HOUSTON, Dec. 6, 2021 /PRNewswire/ — Media are invited to attend the dedication of Rocket Park at NASA’s Johnson Space Center in Houston for former director George W.S. Abbey in a ceremony at 10 a.m. CST Friday, Dec. 10.
Home to one of only three Saturn V rockets on display in the world, the facility will now be known as George W.S. Abbey Rocket Park. The Apollo rocket housed inside a protective building there is the only one comprised of all flight-certified hardware capable entering orbit around the Moon. The 36-story Saturn V was restored over the course of two years, from 2005 to 2007, and has been on loan to Johnson from the Smithsonian’s National Air and Space Museum collection since 1977. Outside, additional artifacts from the early human spaceflight program are on display.
Media must request credentials to attend by contacting the Johnson newsroom at 281-483-5111 or email@example.com no later than 5 p.m. Thursday, Dec. 9.

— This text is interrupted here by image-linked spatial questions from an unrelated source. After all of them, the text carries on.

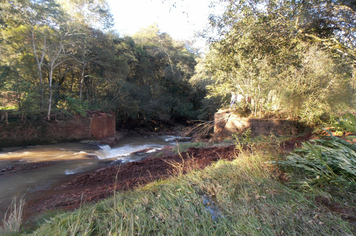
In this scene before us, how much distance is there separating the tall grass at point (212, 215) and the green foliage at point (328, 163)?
417 mm

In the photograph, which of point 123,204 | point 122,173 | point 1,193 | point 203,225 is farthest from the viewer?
point 122,173

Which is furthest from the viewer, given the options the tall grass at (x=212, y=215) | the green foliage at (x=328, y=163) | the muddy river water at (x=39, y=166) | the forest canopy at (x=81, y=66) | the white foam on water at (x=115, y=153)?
the forest canopy at (x=81, y=66)

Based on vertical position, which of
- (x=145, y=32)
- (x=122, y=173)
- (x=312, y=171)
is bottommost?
(x=122, y=173)

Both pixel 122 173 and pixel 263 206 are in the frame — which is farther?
pixel 122 173

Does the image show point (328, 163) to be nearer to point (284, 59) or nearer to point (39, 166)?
point (284, 59)

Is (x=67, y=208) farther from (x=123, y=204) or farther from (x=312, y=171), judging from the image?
(x=312, y=171)

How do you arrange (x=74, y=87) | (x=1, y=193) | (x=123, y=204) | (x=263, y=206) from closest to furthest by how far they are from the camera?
(x=263, y=206), (x=123, y=204), (x=1, y=193), (x=74, y=87)

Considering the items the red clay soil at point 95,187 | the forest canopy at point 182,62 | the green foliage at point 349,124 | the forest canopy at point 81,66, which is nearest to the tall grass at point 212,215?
the red clay soil at point 95,187

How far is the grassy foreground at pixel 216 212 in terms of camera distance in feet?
7.37

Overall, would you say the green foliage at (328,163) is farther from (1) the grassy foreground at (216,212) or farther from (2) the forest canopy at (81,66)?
(2) the forest canopy at (81,66)

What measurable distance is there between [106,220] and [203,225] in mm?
1131

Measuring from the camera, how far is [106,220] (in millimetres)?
2514

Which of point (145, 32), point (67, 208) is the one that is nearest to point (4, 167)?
point (67, 208)

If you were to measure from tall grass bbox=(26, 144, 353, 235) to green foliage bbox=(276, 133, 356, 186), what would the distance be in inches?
16.4
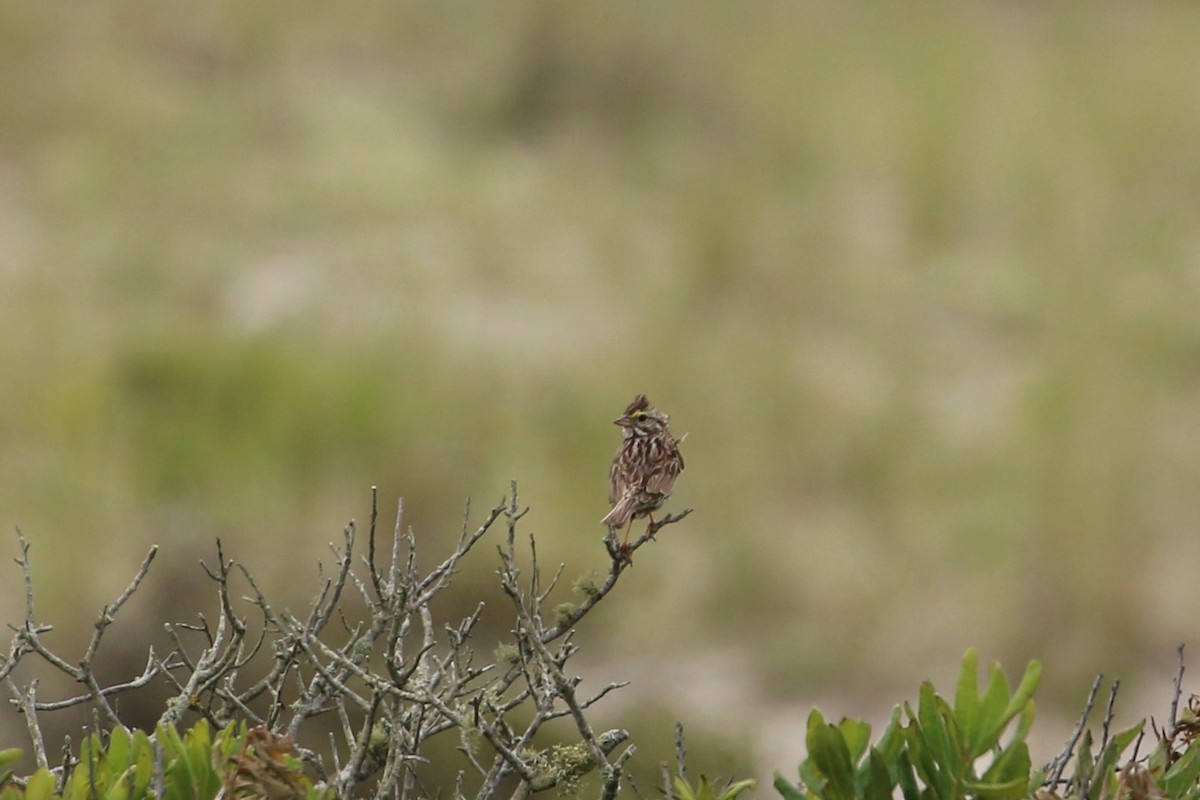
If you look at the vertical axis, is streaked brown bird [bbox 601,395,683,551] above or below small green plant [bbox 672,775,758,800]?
above

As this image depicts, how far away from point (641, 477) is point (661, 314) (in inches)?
559

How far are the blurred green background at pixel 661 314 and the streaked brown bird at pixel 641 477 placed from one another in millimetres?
5651

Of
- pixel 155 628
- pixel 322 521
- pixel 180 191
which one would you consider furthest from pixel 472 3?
pixel 155 628

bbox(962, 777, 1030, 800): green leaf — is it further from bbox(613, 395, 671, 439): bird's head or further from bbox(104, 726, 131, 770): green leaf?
bbox(613, 395, 671, 439): bird's head

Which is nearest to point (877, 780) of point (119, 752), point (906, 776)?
point (906, 776)

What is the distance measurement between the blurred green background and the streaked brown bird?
5651 millimetres

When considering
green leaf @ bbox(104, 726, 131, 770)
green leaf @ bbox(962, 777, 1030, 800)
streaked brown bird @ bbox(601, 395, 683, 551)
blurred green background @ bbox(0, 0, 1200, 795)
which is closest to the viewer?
green leaf @ bbox(962, 777, 1030, 800)

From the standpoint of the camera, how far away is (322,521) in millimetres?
14633

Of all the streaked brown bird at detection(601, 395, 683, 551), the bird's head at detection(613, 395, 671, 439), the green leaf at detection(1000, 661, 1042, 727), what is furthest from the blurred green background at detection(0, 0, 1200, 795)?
the green leaf at detection(1000, 661, 1042, 727)

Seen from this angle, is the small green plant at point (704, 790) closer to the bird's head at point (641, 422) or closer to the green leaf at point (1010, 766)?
the green leaf at point (1010, 766)

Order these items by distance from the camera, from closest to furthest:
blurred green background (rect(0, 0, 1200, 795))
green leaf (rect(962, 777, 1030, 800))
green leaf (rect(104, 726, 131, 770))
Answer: green leaf (rect(962, 777, 1030, 800)), green leaf (rect(104, 726, 131, 770)), blurred green background (rect(0, 0, 1200, 795))

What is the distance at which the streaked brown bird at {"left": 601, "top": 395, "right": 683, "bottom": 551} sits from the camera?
4.34 metres

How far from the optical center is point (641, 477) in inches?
173

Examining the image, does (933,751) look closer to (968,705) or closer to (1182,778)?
(968,705)
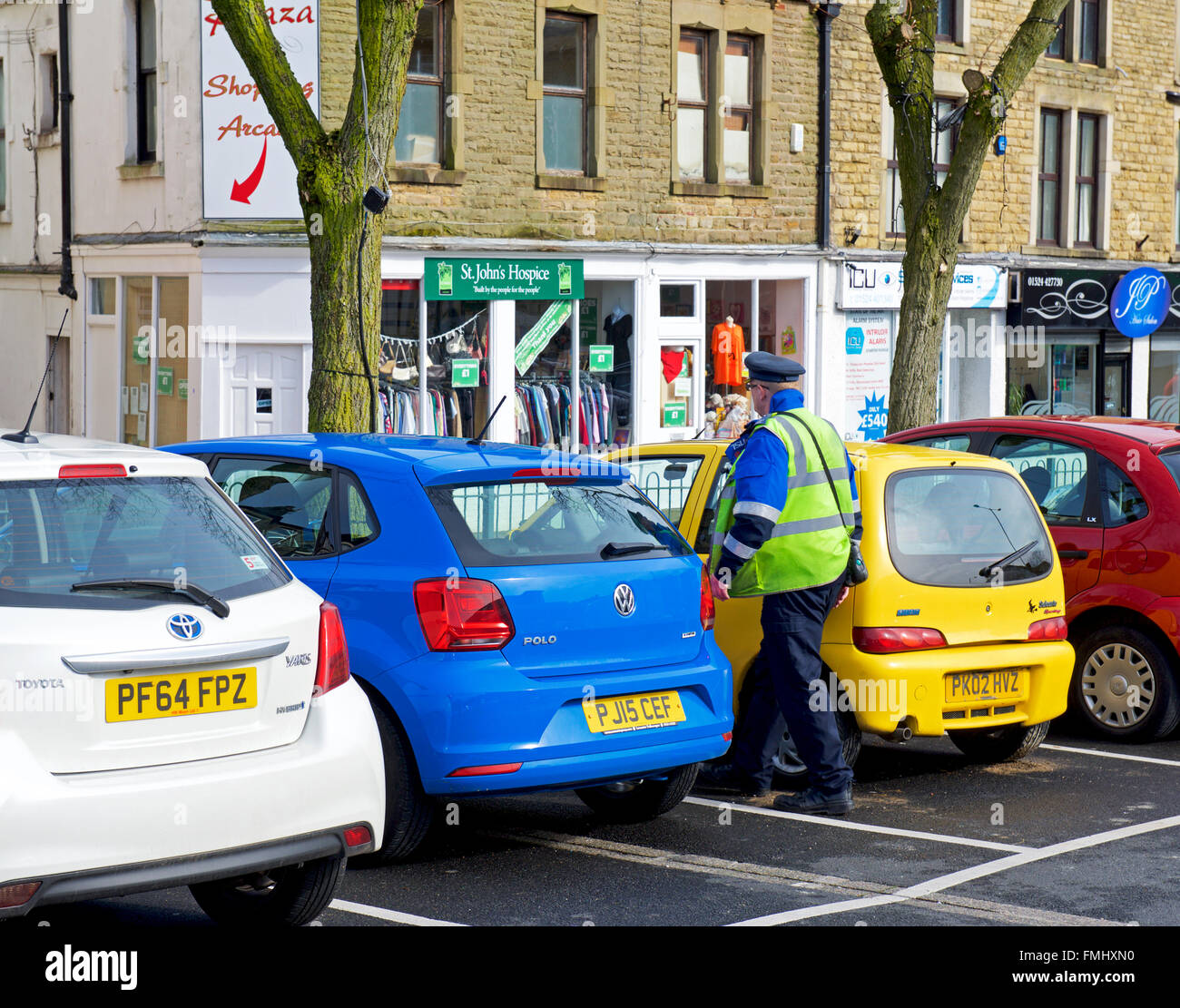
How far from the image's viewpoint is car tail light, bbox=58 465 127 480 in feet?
16.1

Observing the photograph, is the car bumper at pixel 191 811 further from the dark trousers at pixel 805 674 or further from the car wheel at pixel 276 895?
the dark trousers at pixel 805 674

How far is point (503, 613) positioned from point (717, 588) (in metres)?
1.45

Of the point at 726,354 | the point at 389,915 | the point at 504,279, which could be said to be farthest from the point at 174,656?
the point at 726,354

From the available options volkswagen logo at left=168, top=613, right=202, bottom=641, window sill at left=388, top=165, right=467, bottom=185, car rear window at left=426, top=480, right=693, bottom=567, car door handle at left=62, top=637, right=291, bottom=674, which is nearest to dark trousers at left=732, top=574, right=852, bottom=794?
car rear window at left=426, top=480, right=693, bottom=567

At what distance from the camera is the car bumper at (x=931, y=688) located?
7.43 m

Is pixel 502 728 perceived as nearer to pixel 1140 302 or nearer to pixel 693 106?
pixel 693 106

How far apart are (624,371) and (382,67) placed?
32.8ft

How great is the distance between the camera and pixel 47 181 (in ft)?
67.4

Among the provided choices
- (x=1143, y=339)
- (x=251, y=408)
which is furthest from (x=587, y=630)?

Abbey, one of the most influential NASA leaders through the end of the 20th Century, distinguished himself throughout a career spanning five decades. In 1964, he was assigned to the Apollo Program as an Air Force captain, and in 1967 became a NASA civil servant and technical assistant to Apollo Spacecraft Program Manager George M. Low. He participated in the Apollo 1 accident investigation and the development and implementation of spacecraft design changes that led to 13 successful Saturn V launches and six human Moon landings.

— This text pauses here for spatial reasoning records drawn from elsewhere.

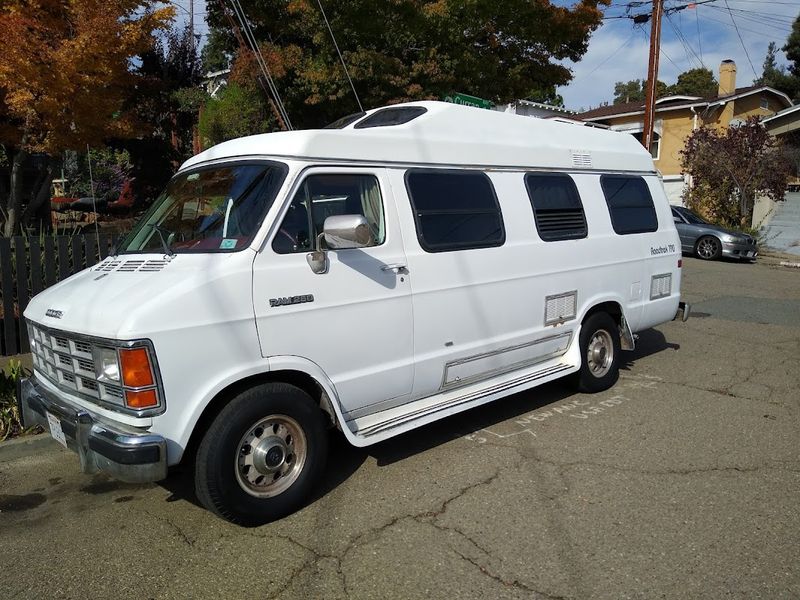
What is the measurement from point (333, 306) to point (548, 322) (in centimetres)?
233

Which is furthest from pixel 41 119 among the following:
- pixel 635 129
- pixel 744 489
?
pixel 635 129

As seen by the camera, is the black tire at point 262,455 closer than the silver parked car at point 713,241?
Yes

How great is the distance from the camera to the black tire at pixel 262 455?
140 inches

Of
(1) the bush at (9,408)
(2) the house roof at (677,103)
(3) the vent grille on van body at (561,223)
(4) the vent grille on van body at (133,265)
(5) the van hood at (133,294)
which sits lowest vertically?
(1) the bush at (9,408)

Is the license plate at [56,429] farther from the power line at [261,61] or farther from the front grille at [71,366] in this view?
the power line at [261,61]

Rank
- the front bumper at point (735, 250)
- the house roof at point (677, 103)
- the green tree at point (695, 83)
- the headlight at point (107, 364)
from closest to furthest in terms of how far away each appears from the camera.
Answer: the headlight at point (107, 364) → the front bumper at point (735, 250) → the house roof at point (677, 103) → the green tree at point (695, 83)

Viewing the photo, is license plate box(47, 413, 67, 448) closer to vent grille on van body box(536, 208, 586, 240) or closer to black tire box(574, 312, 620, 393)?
vent grille on van body box(536, 208, 586, 240)

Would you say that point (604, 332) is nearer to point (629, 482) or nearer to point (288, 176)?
point (629, 482)

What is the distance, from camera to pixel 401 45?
13.5 metres

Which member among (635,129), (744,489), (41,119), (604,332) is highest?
(635,129)

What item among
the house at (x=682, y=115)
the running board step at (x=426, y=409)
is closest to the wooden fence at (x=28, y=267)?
the running board step at (x=426, y=409)

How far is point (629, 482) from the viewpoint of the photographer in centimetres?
434

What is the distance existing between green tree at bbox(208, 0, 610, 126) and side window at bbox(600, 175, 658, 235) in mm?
7465

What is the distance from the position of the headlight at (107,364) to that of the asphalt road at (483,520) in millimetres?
1004
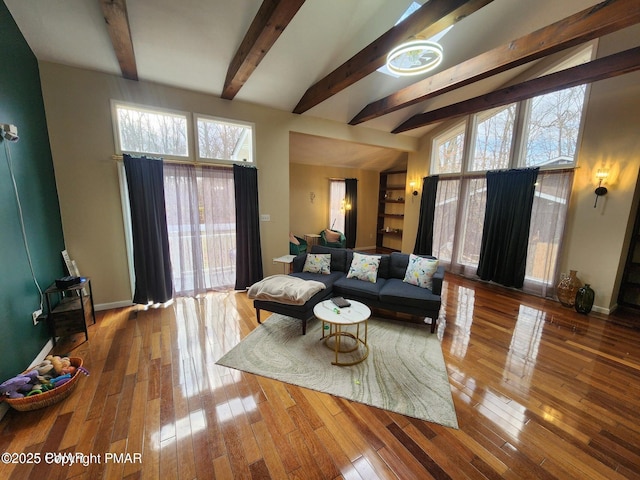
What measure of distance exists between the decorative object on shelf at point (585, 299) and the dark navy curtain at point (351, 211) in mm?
4801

In 1970, Abbey and the Mission Operations Team earned the Presidential Medal of Freedom, the highest civilian honor in the United States, for their dedication and work to safely return the Apollo 13 crew home. Three years later, in recognition of his contributions to the Apollo Program, he received the NASA Distinguished Service Medal.

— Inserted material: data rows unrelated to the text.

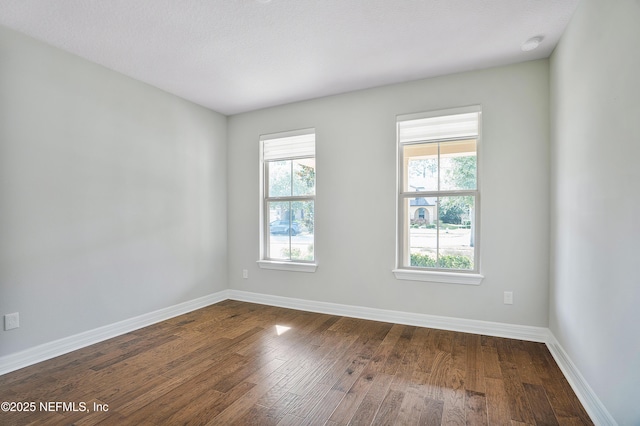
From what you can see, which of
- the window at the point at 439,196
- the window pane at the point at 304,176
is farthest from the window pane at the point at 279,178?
the window at the point at 439,196

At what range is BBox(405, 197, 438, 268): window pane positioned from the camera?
11.2ft

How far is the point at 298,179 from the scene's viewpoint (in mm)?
4184

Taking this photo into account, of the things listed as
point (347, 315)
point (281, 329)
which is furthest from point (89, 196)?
point (347, 315)

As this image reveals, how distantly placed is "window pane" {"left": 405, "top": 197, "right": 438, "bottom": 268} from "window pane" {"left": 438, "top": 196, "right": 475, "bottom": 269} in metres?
0.06

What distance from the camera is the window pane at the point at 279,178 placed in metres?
4.27

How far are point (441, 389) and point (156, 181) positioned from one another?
3.45 metres

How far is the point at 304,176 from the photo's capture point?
13.6 feet

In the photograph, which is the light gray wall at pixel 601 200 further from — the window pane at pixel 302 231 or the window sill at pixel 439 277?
the window pane at pixel 302 231

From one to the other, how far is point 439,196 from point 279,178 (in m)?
2.10

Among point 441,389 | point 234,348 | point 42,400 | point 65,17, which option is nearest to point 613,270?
point 441,389

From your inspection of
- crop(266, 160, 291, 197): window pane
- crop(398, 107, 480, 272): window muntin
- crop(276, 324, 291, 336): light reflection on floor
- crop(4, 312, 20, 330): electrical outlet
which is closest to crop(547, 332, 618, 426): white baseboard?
crop(398, 107, 480, 272): window muntin

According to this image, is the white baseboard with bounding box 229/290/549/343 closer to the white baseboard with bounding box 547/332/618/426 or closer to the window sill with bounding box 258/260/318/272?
the white baseboard with bounding box 547/332/618/426

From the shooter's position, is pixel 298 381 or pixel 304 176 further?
pixel 304 176

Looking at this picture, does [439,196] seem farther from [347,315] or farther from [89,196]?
[89,196]
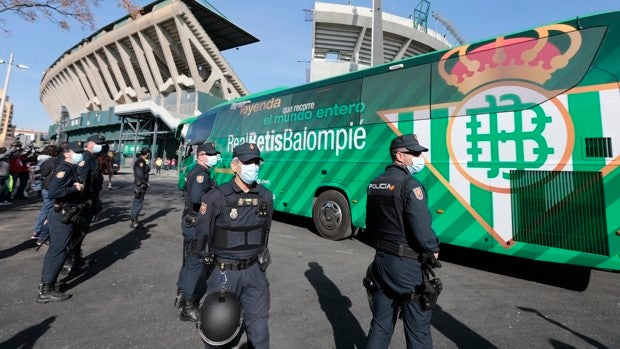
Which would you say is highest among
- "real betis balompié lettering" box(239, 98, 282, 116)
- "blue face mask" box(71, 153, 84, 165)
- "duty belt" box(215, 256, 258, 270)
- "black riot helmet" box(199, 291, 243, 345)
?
"real betis balompié lettering" box(239, 98, 282, 116)

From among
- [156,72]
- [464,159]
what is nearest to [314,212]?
[464,159]

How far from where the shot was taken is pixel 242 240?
2.21 meters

Abbey became director of Flight Operations at Johnson in 1976, where he led the operational planning and management of flight control and crew activities. In that role, he led the selection committee for the first group of space shuttle astronauts. More than 8,000 applied for the opportunity, and under Abbey’s leadership the committee whittled the number of applicants to 35, known as the “Thirty-Five New Guys.” For the first time, the new astronaut candidate class reflected the United States’ diversity, with six women and four minority candidates. Abbey’s guidance continued to prove invaluable during the early operational years of the Space Shuttle Program. From 1981-1986, the United States witnessed many firsts for the space program – the launch and safe return of the first reusable spacecraft, Space Shuttle Columbia, an American woman and an African American in space, and increasingly complicated satellite retrieval and repair missions.
Abbey moved to NASA Headquarters in 1988 to serve as the deputy associate administrator for space flight, and was later named both as the National Space Council’s senior director for civil space policy and special assistant to the NASA administrator. He played an important part in negotiating a partnership between NASA and the Russian Space Agency that led to an agreement to work together on what would become the Shuttle-Mir Program, also known as Phase I of the International Space Station Program. Abbey was instrumental in restructuring the International Space Station after Space Station Freedom and his efforts led to a vibrant ISS Program which recently celebrated 20 continuous years of habitation.
After returning to Johnson in 1994 as deputy to the first female center director, Carolyn L. Huntoon, and Abbey became center director himself in January 1996. As director, he sought new ways to engage with the Houston community, and reached an agreement to open 53 acres of Johnson’s pastureland adjacent to Rocket Park to the Clear Creek Independent School District and Houston Livestock Show and Rodeo for a “hands-on” agricultural education facility known as the Longhorn Project. The facility offers students the opportunity to learn more about longhorns and agriculture.
Abbey led Johnson until February 2001, and ended his NASA career in January 2003.
George W.S. Abbey Rocket Park allows dreamers and space flight enthusiasts to stand beside history and is a place of wonder for visitors from all over the world through Space Center Houston, Johnson’s official visitor center.